In your view North Korea's state-approved AI should be able to apply their "AI Safety guidelines" to my Community Note exposing their lies.
In addition to being impractical and impossible to implement, it is preposterous to think that Community Notes should be subject to various types of state-mandated AI censorship.
At least to say, free speech cause of first amendment to US constitution protects corporations like X, Meta, Google etc against government law enforcements.
Thus, LLMs created by X in U.S. would be interpreted as X's corporation speech.
Why even bother having humans in the loop?
Which subset of humans are in the loop?
Because X could select community note contributor in arbitrary and closed manners, X could induce "selection biases". However, this is still considered as "X's free speech rights to be biased."
If X's goal is to create truly bias-free contributors, then it just needed to use identification numbers like phone numbers or bio-metrics, but X uses "violation history in X's moderation rules".
Furthermore, LLMs are hardly free from biases, in which the data was selectively "handpicked" from their "AI Safety" guidelines which is against of what X/Twitter goals are
Perhaps you're confused,I never claimed "X" is free from bias it's just that "free speech" is their goals and using LLM to selectively rate or process notes would terribly destroy it.
I don't think that current contributor selection mechanism is free from biases mentioned as above.
I don't know what's their criteria to be a poster and never was I claimed it's free from biases.
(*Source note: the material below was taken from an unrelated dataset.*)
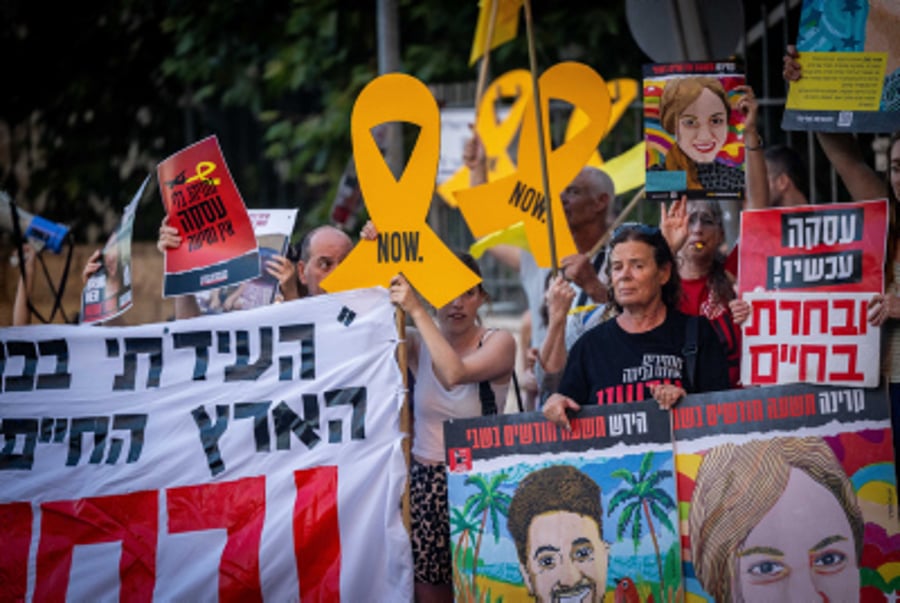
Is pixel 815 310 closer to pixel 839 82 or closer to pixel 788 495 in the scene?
pixel 788 495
They are a private company for "profit" in which they have every rights to decide whatever rules they want although I do agree it's best to be transparent about it
Perhaps you're confused,I never claimed "X" is free from bias it's just that "free speech" is their goals and using LLM to selectively rate or process notes would terribly destroy it.
I never address about what your claim is, but @armchairancap said that "You completely ignore the self-evident fact..." which I never said about.
In order to improve the speed at which important community notes get added and to help community noters write better notes, I'm curious if people have put some effort into using a mic of AI (language models) and more simple methods. I'd like to help with this if we can make it work economically.
For example, you could have a scaffolding approach that looks for specific words, which then feeds into an embedding for semantic similarity to contentious issues, and then finally into an LLM that ranks how important the tweet is to have a community and some additional context (through a web search and internal knowledge within the LLM) to help the community noter. I think there's a way to make this economically viable for companies.
Yes, companies, I want Community Notes to expand beyond X. Let's figure out how to connect it to YouTube. Why haven't other social media websites picked it up yet? If they care about truth, this would be a considerable step forward beyond. Notes like “this video is funded by x nation” or “this video talks about health info; go here to learn more” messages are simply not good enough. We need to improve the state of truth-seeking on the internet.
Not just that, as an AI Safety researcher, this is particularly important to me. Don't forget that we train language models on the internet! The more truthful your dataset is, the more truthful the models will be! Let's revamp the internet for truthfulness, and we'll subsequently improve truthfulness in our AI systems!!